There is no cure for Huntington disease, but symptomatic treatment can help manage the dementia symptoms. Medications such as tetrabenazine or deutetrabenazine may help control chorea, while antipsychotics like risperidone or olanzapine can address psychiatric symptoms. Antidepressants such as SSRIs may help with depression and irritability. Key aspects of management include:
- Cognitive rehabilitation
- Supportive care
- Genetic counseling, which is crucial for patients and families due to the autosomal dominant inheritance pattern, with each child of an affected parent having a 50% chance of inheriting the mutation. The disease typically progresses over 10-30 years, with dementia often becoming more prominent in the middle to late stages, as noted in the american college of medical genetics and genomics standards and guidelines for clinical genetics laboratories, 2014 edition: technical standards and guidelines for huntington disease 1.
From the Research
Huntington Disease Presenting as Dementia
- Huntington disease (HD) is a rare neurodegenerative disorder characterized by unwanted choreatic movements, behavioral and psychiatric disturbances, and dementia 2.
- The disease is caused by an autosomal dominant inherited mutation, specifically an elongated CAG repeat on the short arm of chromosome 4p16.3 in the Huntingtine gene 2, 3, 4.
- Cognitive decline is a common feature of HD, with patients experiencing psychiatric symptoms, cognitive impairment, and a gradual decline in psychomotor processes 2, 3.
Clinical Features and Diagnosis
- The mean age at onset of symptoms is 30-50 years, but symptoms can start before the age of 20 years, known as Juvenile Huntington's disease (JHD) 2.
- Diagnosis is based on clinical symptoms and signs in an individual with a parent with proven HD, and is confirmed by DNA determination 2.

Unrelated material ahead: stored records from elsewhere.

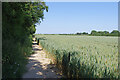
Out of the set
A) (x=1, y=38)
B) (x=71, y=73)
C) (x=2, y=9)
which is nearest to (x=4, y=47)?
(x=1, y=38)

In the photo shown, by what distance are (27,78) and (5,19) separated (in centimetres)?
328

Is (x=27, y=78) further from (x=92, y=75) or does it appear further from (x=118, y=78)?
(x=118, y=78)

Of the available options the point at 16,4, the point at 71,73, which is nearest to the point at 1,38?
the point at 16,4

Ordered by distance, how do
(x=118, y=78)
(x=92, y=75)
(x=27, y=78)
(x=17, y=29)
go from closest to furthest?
(x=17, y=29) < (x=118, y=78) < (x=92, y=75) < (x=27, y=78)

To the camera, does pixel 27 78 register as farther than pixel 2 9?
Yes

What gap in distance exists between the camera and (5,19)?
4.60 feet

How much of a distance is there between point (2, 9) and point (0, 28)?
1.18 ft

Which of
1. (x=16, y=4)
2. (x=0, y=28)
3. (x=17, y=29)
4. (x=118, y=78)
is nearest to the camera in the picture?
(x=0, y=28)

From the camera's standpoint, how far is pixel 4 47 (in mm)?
1489

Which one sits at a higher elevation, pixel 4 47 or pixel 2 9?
pixel 2 9

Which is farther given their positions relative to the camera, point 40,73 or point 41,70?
point 41,70

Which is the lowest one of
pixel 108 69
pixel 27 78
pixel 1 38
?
→ pixel 27 78

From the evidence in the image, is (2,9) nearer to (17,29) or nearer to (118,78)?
(17,29)

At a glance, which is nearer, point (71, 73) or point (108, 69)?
point (108, 69)
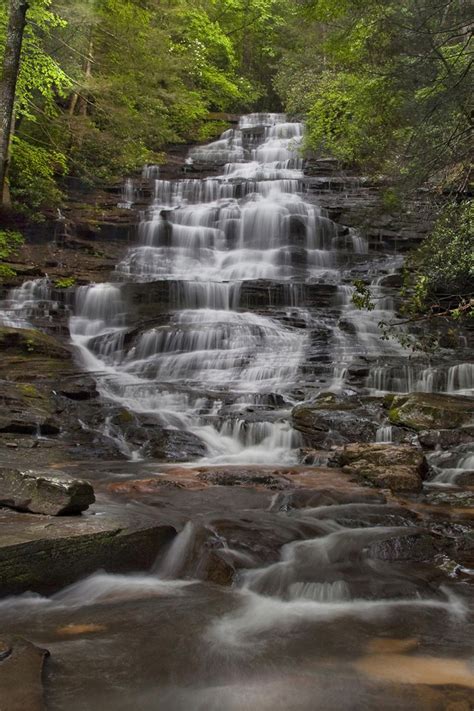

- Differential diagnoses include other causes of chorea, such as general internal disorders or iatrogenic disorders, as well as phenocopies (clinically diagnosed cases of HD without the genetic mutation) 2.
Treatment and Management
- There is no cure for HD, and management is focused on treating symptoms to improve quality of life 2, 5, 6.
- Chorea is treated with dopamine receptor blocking or depleting agents, while medication and non-medical care may be required for depression and aggressive behavior 2, 5.
- Selective serotonin reuptake inhibitors (SSRIs) are commonly used to treat irritability and obsessive-compulsive behaviors associated with HD 5, 6.
- Non-pharmacological and surgical treatment strategies have not been systematically explored, but may provide additional benefits to patients with HD 5.